| STORED DATA |
┄┄┄┄┄┄
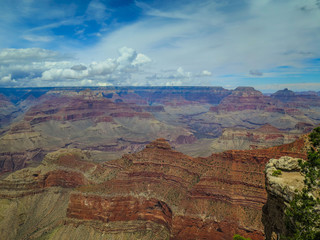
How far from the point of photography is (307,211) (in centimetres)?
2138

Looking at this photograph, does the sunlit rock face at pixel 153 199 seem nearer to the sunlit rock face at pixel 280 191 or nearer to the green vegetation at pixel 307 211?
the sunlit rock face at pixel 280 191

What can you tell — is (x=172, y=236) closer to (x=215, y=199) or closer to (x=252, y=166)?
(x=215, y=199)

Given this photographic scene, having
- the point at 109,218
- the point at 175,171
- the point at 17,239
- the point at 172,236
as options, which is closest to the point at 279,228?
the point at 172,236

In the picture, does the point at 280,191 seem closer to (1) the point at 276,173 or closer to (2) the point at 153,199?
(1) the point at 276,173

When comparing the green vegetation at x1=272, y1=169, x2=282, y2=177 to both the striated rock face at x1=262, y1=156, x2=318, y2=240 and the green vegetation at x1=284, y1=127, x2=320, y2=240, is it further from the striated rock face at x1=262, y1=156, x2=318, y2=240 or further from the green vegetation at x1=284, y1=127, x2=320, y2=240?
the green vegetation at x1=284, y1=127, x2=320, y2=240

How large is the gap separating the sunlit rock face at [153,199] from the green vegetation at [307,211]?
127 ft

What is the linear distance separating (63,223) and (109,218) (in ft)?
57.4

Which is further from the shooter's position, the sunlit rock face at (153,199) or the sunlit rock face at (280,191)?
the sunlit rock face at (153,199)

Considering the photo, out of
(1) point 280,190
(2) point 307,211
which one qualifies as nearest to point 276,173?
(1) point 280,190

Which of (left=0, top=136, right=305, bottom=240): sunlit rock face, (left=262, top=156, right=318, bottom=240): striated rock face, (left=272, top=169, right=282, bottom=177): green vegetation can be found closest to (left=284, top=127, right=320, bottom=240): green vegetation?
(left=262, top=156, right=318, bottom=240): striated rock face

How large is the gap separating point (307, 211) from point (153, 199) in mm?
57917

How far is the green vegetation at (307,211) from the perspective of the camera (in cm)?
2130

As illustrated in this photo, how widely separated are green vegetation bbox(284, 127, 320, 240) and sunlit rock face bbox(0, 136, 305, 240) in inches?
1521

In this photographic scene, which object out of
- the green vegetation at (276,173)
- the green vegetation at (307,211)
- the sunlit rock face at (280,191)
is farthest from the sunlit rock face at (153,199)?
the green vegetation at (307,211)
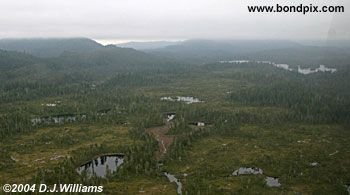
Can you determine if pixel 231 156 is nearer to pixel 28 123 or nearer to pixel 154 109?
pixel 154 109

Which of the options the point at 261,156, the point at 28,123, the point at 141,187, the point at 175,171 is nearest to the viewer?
┄┄┄┄┄┄
| WHAT IS ASKED |
The records above are to be restated exactly, without their pictures.

| REPLY |
How far from the point of photography is (307,211) (in centimetres)?
2138

Looking at this photograph, does the sunlit rock face at pixel 153 199 seem nearer to the sunlit rock face at pixel 280 191 or nearer to the green vegetation at pixel 307 211?
the sunlit rock face at pixel 280 191

What can you tell — is (x=172, y=236) closer to (x=215, y=199) or closer to (x=252, y=166)?
(x=215, y=199)

Given this photographic scene, having
- the point at 109,218
- the point at 175,171
- the point at 17,239
- the point at 172,236
as options, which is closest to the point at 279,228?
the point at 172,236

In the picture, does the point at 280,191 seem closer to (1) the point at 276,173 or closer to (2) the point at 153,199?
(1) the point at 276,173

When comparing the green vegetation at x1=272, y1=169, x2=282, y2=177 to both the striated rock face at x1=262, y1=156, x2=318, y2=240 and the green vegetation at x1=284, y1=127, x2=320, y2=240, is it further from the striated rock face at x1=262, y1=156, x2=318, y2=240 or further from the green vegetation at x1=284, y1=127, x2=320, y2=240?
the green vegetation at x1=284, y1=127, x2=320, y2=240

How large is the gap separating the sunlit rock face at [153,199] from the green vegetation at [307,211]?
127 ft

What is the linear distance separating (63,223) and (109,218) (in ft)?
57.4

Which is further from the shooter's position, the sunlit rock face at (153,199) or the sunlit rock face at (280,191)?
the sunlit rock face at (153,199)

Considering the photo, out of
(1) point 280,190
(2) point 307,211
which one qualifies as nearest to point 276,173?
(1) point 280,190

Which of (left=0, top=136, right=305, bottom=240): sunlit rock face, (left=262, top=156, right=318, bottom=240): striated rock face, (left=272, top=169, right=282, bottom=177): green vegetation can be found closest to (left=284, top=127, right=320, bottom=240): green vegetation?
(left=262, top=156, right=318, bottom=240): striated rock face

How large is the gap separating point (307, 211) from point (153, 199) in mm?
57917

How far is the green vegetation at (307,211) from the perspective of the camera (in cm)?
2130

As illustrated in this photo, how widely separated are green vegetation bbox(284, 127, 320, 240) and sunlit rock face bbox(0, 136, 305, 240) in inches?
1521

In this photographic scene, which object out of
- the green vegetation at (276,173)
- the green vegetation at (307,211)
- the sunlit rock face at (280,191)
is farthest from the sunlit rock face at (153,199)?
the green vegetation at (307,211)
Can you determine if pixel 231 156 is nearer to pixel 28 123 or nearer to pixel 154 109?
pixel 154 109

Which of the options the point at 261,156, the point at 28,123, the point at 141,187, the point at 175,171 is nearest to the viewer?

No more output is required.